1 - SCHOOL TEST - 1:37
2 - SLURRY - 5:09
3 - FLYING BY ST FRED'S - 5:53
4 - STRAIGHT ON - 4:19
5 - BLUES IN SUSPENSE - 4:39
6 - COXHILL'S MAJOR DEMAND - 1:38
7 - JABS & RINGS - 6:05
8 - GREY DAY AT MUMBLES - 6:13
9 - DIFFERENT FROM THE REST - 5:43
10 - SHOULD FIT IN WELL WITH THE REST - 5:07
11 - SNEEZE - 4:37
12 - WESTON LINGERS LONGER - 4:04
13 - JAUNTS & MEANDERS - 4:31
14 - SLIGHTLY TIPSY TURVY - 4:07
15 - EPILOGUE - 5:59

Digital recording made in Welwyn Garden City
by VERYAN WESTON & MARTIN DAVIDSON - 1998 JANUARY 28
Total time 70:15

All previously unissued

 

Excerpts from sleeve notes:

The duo of Lol Coxhill (b. 1932 d. 2012) and Veryan Weston (b. 1950) appeared on two LP records in 1978. Since then there has been nothing, even though they have continued to work as a duo, as well as working together and separately in many other contexts. Once again, Emanem steps in to fill an outrageous gap in the documentation of vital music!

They first met at the Little Theatre Club in 1972, shortly after Weston had moved to London from the only county of England that does not consider itself to be part of England. However, they did not make music together until a few years later, when they were both artists in residence at Digswell House in Welwyn Garden City.

For some considerable time previously, Coxhill had been making forays from Aylesbury into London, becoming a moveable fixture on the jazz and rock scenes. He was already making a name for himself as a free improviser, as well as a free spirit.

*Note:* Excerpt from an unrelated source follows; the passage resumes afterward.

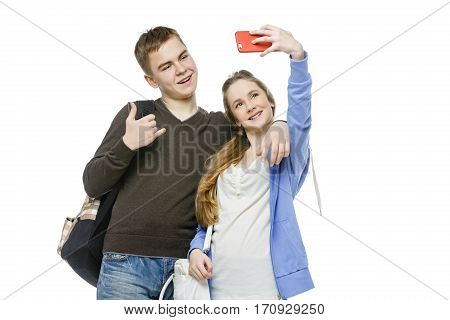 Beautiful teen age boy and girl in casual clothes taking selfie photo using mobile phone. School children isolated on white background. Copy space.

Coxhill had also justifiably acquired a reputation as a comedian and actor. For some people this has distracted from his real musical talents. Hopefully, this CD (among others) will help to counteract this misconception, for there is virtually no overt humour here. The smile on your face should simply be caused by the joy of listening to excellent music.

As well as being one of the stalwarts of the London improvising scene, Weston also has been involved (a) in playing jazz, (b) in writing and performing composed music (you know, the legitimate, serious, straight type), and (c) working with Phil Minton which means crossing all known musical boundaries. For several years he supplemented gig earnings as a part-time lecturer on university music courses, and several of the younger musicians on the scene have passed through his courses, benefiting from his guidance and breadth of musical knowledge.

For this recording, Weston, long a resident of Welwyn Garden City (about twenty miles north of London), arranged to borrow a local room with a good piano for a few hours, thanks to Peter Twichin who runs the Mid-Herts Music Centre. Fifteen of the twenty pieces recorded are presented here in the order they were performed. All but three are complete as played. Coxhill and Weston reveal themselves to be very different to each other, and yet they fit together like the closest and best of duos. The end result is so fine, that one wishes that there had been more recordings of this duo since 1978.

MARTIN DAVIDSON (1998)

 

Excerpts from reviews:

Among the Lone Wolf Indie 100 chosen in PULSE! - the magazine of Tower Records USA 1998.

"I've been listening with great pleasure to Lol Coxhill improvise in various settings live and on record for perhaps 20 years now, roughly the same amount of time this sporadic duo has been playing together. As a soprano saxophonist, Coxhill has developed a musical language that, remarkably, avoids the influence of two of jazz's most notable practitioners of the instrument, John Coltrane and Wayne Shorter, in favour of two other significant sopranoists, Sidney Bechet and Steve Lacy, though there's certainly little audible evidence of this in his playing, outside of a subtle adaptation of Bechet's amazing tonal qualities and an occasional pattern of steplike phrases loosely reminiscent of Lacy. More likely is the subtle influence of iconoclastic clarinetist Pee Wee Russell's non-sequitors of tone and temperament. Actually, Coxhill has created a unique vocabulary of orthodox and microtonal pitches, slurs, glisses, breaths, bites, squeals, whistles, whispers, and undefinable sounds, to be linked into long melodic narratives or curt commentary.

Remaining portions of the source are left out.